The project’s director defended the company’s decision to mechanize the translation process because computers make fewer mistakes than humans. The computer won't be distracted by the meaning of a word. Instead, it will determine that certain words are statistically more likely to occur with other words. As a result, computer translations are likely to avoid gaffes like that committed when Russian premier Vladimir Putin’s translator referred to the German Chancellor as “Fuehrer Gerhard Schroeder.” Regardless of their past, or in some cases because of it, post-war German leaders have shunned the title “Fuehrer,” at least in public, preferring the less stigmatized “Bundeskanzler,” a term that the computer will see as typically accompanying the name of recent German chancellors.
On the other hand, a computer is just as likely as president Jack Kennedy was to translate the German word Berliner as ‘a resident of Berlin.’ When Kennedy told a crowd of cheering citizens of West Berlin, “Ich bin ein Berliner,” he thought he was saying that he was just like them. He was really saying, “I am a jelly doughnut,” because that’s what Berliner means (though for obvious reasons, just as the French don't call french fries french fries, or even liberty fries, Berliners call the jelly doughnut something else).
It has long been the dream of computer programmers to produce translations that are both instantaneous and people-proof, a goal which clashes with the common belief that while language is natural to humans, it’s not easily mastered by machines. Preliminary results suggest to developers at Google that while their machine translations may not qualify as literary masterpieces, they should be good enough for documents whose meaning doesn’t turn on nuance and style.
Of course, not too many texts don’t turn on nuance and style. Laws and contracts, formulaic though some of their language may be, are subject to endless disputes over interpretation. Business documents have to be exact in any language. Religious texts, often purporting to be the divine word made clear and manifest, spark debates that steer quickly away from polite to warlike. News articles are supposed to be neutral – maybe – but critics are quick to charge slant and bias for all but the most innocuous of publications.

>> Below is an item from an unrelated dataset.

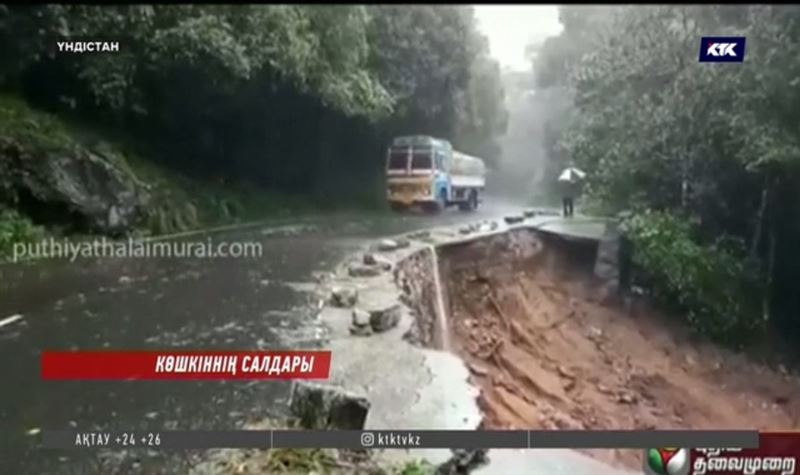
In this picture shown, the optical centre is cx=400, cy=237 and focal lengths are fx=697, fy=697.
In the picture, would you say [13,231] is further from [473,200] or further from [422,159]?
[473,200]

Even apparently obvious meanings turn out to be subtle and slippery. The shopping list is a good example. Simple strings of words like “bread, milk, cereal, some fruit if it looks nice, something for Wednesday?” seem to be totally forthright, but they too turn out to be heavily coded: what kind of bread? wheat or rye? Wonder Bread or 27-grain? and the milk: whole milk, 2%, or skim (and how much of each)? One person’s “nice fruit” is another’s “you know I don’t eat that.” And what’s supposed to be happening on Wednesday that will determine an appropriate “something for Wednesday?”? And why that final question mark after Wednesday? Is Wednesday likely not to be special after all? Are we possibly going to skip Wednesday altogether and go straight from Tuesday to Thursday? Worse yet, is there something ominous about the future that I don't know?
We will all look forward to the Googler’s debut, but I for one won’t be surprised if the translations that it produces become the fodder for jokes and parodies or lawsuits in the same way that we make fun of or litigate the many mistranslations generated by humans. At least the machines won’t come away with hurt feelings when we laugh at them. Wait, machines don’t have feelings yet, do they?